> [Work instructions]
(a) Name every database or registry that the melanoma therapy summary says was searched for trials.
(b) Reproduce the passage of the melanoma therapy summary that begins at the words "Article Abstract" and stops after the words "a Bayesian framework.".

AI Article Synopsis
- The study compared the efficacy and safety of nine immune checkpoint inhibitor therapies for advanced melanoma in a cohort of 5,413 patients across twelve trials.
- Ipilimumab plus nivolumab, nivolumab, and pembrolizumab showed significant improvements in progression-free survival (PFS) compared to ipilimumab and other combinations, while ibalimumab plus gp100 was the least effective.
- Nivolumab and pembrolizumab demonstrated the best overall survival (OS) outcomes with fewer adverse effects, positioning them as optimal treatment options, whereas the combination of ipilimumab plus nivolumab, although effective for PFS, was linked to higher toxicity.
Article Abstract
Objectives: We aimed to compare and rank the effects of 9 immune checkpoint inhibitor-related therapies for treating advanced melanoma.
Methods: We searched Pubmed, Cochrane databases, Web of Science, and ClinicalTrials.gov for randomized controlled trials of the immune checkpoint inhibitor-related treatments for advanced melanoma. Analysis was done on a Bayesian framework.

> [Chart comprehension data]
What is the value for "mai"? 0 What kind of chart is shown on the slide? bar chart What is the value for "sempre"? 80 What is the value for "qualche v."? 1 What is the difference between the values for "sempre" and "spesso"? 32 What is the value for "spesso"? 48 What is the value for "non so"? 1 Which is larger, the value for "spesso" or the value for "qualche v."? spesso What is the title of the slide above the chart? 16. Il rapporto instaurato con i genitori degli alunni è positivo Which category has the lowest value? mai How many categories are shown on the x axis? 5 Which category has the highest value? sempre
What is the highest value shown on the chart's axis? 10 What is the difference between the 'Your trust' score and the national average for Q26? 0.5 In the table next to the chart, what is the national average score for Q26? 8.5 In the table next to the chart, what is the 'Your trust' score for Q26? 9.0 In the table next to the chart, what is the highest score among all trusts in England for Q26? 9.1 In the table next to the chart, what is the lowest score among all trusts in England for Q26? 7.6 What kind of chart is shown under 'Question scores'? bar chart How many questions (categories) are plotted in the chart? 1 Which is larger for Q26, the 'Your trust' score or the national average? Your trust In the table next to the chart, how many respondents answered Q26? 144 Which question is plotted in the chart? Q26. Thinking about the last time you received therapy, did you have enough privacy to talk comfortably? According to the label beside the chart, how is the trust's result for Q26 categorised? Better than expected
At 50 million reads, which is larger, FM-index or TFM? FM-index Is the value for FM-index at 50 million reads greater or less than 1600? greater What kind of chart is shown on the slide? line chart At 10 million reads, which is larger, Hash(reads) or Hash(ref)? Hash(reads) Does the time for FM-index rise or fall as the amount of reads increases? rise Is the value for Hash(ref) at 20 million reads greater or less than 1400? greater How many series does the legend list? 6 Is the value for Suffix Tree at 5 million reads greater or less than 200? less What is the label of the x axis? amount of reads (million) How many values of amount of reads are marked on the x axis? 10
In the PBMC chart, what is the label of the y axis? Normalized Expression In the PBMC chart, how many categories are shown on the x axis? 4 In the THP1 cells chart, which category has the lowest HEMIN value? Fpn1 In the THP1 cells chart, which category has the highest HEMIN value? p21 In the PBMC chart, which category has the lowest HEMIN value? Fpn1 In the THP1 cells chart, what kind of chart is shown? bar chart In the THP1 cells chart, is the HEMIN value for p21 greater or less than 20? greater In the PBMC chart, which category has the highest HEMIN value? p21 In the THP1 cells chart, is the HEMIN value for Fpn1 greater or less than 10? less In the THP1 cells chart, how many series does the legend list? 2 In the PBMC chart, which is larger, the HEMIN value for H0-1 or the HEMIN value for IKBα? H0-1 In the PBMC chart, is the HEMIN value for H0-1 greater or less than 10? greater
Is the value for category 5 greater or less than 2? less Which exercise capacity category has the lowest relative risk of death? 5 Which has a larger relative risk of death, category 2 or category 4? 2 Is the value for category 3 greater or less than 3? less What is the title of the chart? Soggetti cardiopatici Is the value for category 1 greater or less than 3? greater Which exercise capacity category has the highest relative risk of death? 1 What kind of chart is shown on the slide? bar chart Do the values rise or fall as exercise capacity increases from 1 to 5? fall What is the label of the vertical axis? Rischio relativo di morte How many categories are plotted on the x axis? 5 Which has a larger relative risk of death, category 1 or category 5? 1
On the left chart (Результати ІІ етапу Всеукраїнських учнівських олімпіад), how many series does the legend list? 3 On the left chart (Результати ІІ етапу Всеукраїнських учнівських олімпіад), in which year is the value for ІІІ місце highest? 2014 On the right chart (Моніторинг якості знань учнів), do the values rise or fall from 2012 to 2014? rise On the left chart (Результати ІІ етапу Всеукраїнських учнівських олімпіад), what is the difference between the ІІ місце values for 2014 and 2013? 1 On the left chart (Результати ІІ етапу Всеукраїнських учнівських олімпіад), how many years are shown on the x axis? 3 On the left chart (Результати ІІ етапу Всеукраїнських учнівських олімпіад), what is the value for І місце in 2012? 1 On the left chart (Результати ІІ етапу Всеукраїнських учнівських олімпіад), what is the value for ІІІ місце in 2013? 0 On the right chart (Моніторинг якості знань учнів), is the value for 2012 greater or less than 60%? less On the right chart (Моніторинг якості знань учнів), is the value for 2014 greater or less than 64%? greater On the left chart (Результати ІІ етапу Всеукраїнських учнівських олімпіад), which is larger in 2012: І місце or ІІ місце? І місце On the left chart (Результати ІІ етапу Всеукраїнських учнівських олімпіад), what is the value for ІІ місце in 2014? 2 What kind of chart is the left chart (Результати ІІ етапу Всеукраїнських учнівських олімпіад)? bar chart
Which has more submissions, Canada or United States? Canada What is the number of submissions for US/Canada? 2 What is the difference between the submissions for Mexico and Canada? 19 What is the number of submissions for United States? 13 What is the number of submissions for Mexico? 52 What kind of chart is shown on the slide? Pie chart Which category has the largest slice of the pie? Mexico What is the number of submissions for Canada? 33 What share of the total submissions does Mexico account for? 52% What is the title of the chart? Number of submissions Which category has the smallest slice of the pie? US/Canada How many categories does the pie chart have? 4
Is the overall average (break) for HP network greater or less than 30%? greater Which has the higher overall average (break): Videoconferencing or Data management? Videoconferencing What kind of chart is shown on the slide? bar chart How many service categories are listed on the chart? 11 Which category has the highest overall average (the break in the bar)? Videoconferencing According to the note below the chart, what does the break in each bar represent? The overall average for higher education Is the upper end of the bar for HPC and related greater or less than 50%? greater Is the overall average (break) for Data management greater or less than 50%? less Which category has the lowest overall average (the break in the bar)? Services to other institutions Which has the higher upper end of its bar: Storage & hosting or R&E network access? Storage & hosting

> [Answers by item]
(a) Pubmed, Cochrane databases, Web of Science, ClinicalTrials.gov

(b)
Article Abstract
Objectives: We aimed to compare and rank the effects of 9 immune checkpoint inhibitor-related therapies for treating advanced melanoma.
Methods: We searched Pubmed, Cochrane databases, Web of Science, and ClinicalTrials.gov for randomized controlled trials of the immune checkpoint inhibitor-related treatments for advanced melanoma. Analysis was done on a Bayesian framework.